This is called a two-way contingency table. It is a two-way contingency table because it summarises the frequency distribution of two categorical variables at the same time²⁶. If we had measured three variables, we would have a three-way contingency table (e.g. 2 x 2 x 2).

A contingency table takes its name from the fact that it captures the ‘contingencies’ among the categorical variables: it summarises how the frequencies of one categorical variable are associated with the categories of another. The term association is used here to describe the non-independence of categories among categorical variables. Other terms used to refer to the same idea include ‘linkage’, ‘non-independence’, and ‘interaction’.

Associations are evident when the proportions of objects in one set of categories (e.g. R1 and R2) depends on a second set of categories (e.g. C1 and C2). Here are two possibilities:

Table 27.1: Contingency tables without an association (left table), and with an association (right table), among two categorical variables

	C1	C2
R1	10	20
R2	40	80

	C1	C2
R1	10	80
R2	40	20

There is no evidence of association in the first table (left): the numbers in category R1 are 1/4 of those in category R2, whether the observations are in category C1 or C2. Notice that this reasoning isn’t about the total numbers in each category—there are 100 category C2 cases and only 50 category C1 cases.
There is evidence of an association in the second table (right): the proportion of observations in R1 changes markedly depending on whether we are looking at observations for category C1 or category C2. The R1 cases are less frequent in the C1 column relative to the C2 column. Again, it is the proportions that matter, not the raw numbers.

We can ask a variety of different questions of data in a contingency table, but they are usually used to test for associations between the variables they summarise. That’s the topic of this chapter. There are different ways to carry out such tests of association. We’ll focus on the most widely used tool—the ‘Pearson’s Chi Square’ ($\chi^{2}$) contingency table test²⁷.

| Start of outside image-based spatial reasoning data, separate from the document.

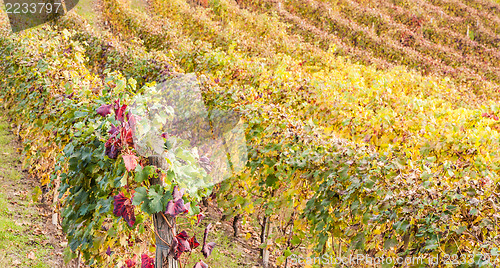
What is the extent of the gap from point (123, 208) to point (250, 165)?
1.87 m

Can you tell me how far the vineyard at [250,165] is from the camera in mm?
2023

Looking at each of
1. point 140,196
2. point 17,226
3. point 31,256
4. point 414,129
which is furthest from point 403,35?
point 140,196

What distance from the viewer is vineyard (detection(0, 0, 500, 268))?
2.02 m

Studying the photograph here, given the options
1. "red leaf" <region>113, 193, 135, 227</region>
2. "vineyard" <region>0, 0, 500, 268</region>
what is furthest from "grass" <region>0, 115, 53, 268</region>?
"red leaf" <region>113, 193, 135, 227</region>

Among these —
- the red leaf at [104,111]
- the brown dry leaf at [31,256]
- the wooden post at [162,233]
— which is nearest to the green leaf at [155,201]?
the wooden post at [162,233]

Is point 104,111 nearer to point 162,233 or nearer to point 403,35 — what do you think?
point 162,233

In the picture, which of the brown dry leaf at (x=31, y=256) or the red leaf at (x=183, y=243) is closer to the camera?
the red leaf at (x=183, y=243)

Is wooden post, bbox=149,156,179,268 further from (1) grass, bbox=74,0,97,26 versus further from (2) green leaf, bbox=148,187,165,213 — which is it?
(1) grass, bbox=74,0,97,26

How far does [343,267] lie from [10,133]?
765 centimetres

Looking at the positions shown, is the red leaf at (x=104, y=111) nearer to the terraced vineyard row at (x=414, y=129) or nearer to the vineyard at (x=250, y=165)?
the vineyard at (x=250, y=165)

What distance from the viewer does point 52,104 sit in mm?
3900

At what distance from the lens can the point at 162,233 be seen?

27.2 How does the chi-square contingency table test work?

The $\chi^{2}$ contingency table test uses data in the form of a contingency table to address questions about the dependence between two or more different kinds of outcomes, or events. We start to tackle this question by setting up the appropriate null hypothesis. The null hypothesis is always the same for the standard contingency table test of association: it proposes that different events are independent of one another. This means the occurrence of one kind of event does not depend on the other type of event, i.e. they are not associated.

Once the null hypothesis has been worked out, the remaining calculations are no different from those used in a goodness of fit test. We calculate the frequencies expected in each cell under the null hypothesis, we calculate a $\chi^{2}$ test statistic to summarise the mismatch between observed and expected values and then use this to assess how likely the observed result is under the null hypothesis, resulting in the p-value.

We’ll continue with the two-spot ladybird (Adalia bipunctata) example from the beginning of this chapter. The dark (melanic) form is under the control of a single gene. Melanic and red types occur at different frequencies in different areas. Two observations are pertinent to this study:

In London melanics comprise about 10%, whereas in rural towns in northern England the frequency is greater (e.g. Harrogate 63%, Hexham 75%).
The frequency of melanics has decreased in Birmingham since smoke control legislation was introduced.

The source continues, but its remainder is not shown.